The LCHF diet received its second birth thanks to Swedish nutritionist Andreas Eenfeldt. He moved away from complex medical calculations and proposed a low-carb nutrition scheme with the following macronutrient ratio: 20% protein, 50% fat, 30% carbohydrates.
What happens to the body on an LCHF low-carb diet: when there is a carbohydrate deficit, the body starts using excess of its own fat as an energy source, then switches to obtaining energy from fats coming from food. Insulin resistance, type 2 diabetes (T2D), and obesity are closely linked to chronic inflammation in adipose tissue. This explains the positive impact of the LCHF low-carb diet on insulin resistance and type 2 diabetes. Excess fat goes away, and with it, the source of inflammatory processes. Studies have shown that the LCHF diet for type 2 diabetes reduces body weight and the HOMA index (an indicator of tissue sensitivity to insulin). Also, the LCHF diet helps reduce liver steatosis in MAFLD (metabolic-associated fatty liver disease) [1].

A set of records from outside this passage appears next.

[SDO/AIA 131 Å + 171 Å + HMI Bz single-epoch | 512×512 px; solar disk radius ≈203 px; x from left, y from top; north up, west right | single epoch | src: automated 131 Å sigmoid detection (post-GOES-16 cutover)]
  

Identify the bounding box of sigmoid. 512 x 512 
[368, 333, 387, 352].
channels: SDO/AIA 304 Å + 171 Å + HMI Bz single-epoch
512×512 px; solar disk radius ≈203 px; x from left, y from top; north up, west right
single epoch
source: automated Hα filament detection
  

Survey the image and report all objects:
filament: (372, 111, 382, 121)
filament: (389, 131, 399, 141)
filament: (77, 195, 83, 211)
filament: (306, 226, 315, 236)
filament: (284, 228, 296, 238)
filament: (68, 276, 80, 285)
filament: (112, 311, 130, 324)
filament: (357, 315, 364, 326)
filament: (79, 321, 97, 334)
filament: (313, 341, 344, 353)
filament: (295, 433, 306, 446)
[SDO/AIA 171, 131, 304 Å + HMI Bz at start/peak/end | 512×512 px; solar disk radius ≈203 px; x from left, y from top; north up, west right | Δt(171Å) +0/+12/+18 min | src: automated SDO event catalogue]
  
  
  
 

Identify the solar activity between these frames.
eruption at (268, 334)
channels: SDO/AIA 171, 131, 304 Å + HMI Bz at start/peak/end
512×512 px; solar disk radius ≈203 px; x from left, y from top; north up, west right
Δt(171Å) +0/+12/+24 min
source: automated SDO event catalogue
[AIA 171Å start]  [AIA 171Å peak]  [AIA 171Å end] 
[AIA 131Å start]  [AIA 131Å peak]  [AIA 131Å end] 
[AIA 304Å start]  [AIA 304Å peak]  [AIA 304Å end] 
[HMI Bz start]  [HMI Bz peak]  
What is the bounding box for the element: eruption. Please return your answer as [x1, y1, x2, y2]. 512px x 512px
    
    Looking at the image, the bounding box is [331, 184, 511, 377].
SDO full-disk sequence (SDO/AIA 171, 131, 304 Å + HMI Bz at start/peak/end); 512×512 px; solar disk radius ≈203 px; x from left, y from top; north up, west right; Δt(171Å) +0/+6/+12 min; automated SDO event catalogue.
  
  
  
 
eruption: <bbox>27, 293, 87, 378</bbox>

What are the benefits of the LCHF low-carb diet:
- LCHF nutrition has a beneficial effect on the heart because it helps normalize blood lipid levels, reduces fat deposits, and decreases inflammation in adipose tissue;
- LCHF nutrition helps improve metabolism;
- it promotes weight loss;
- LCHF nutrition helps normalize blood glucose levels;
- due to the high amount of fats in the diet, it allows you to lose weight without feeling hungry.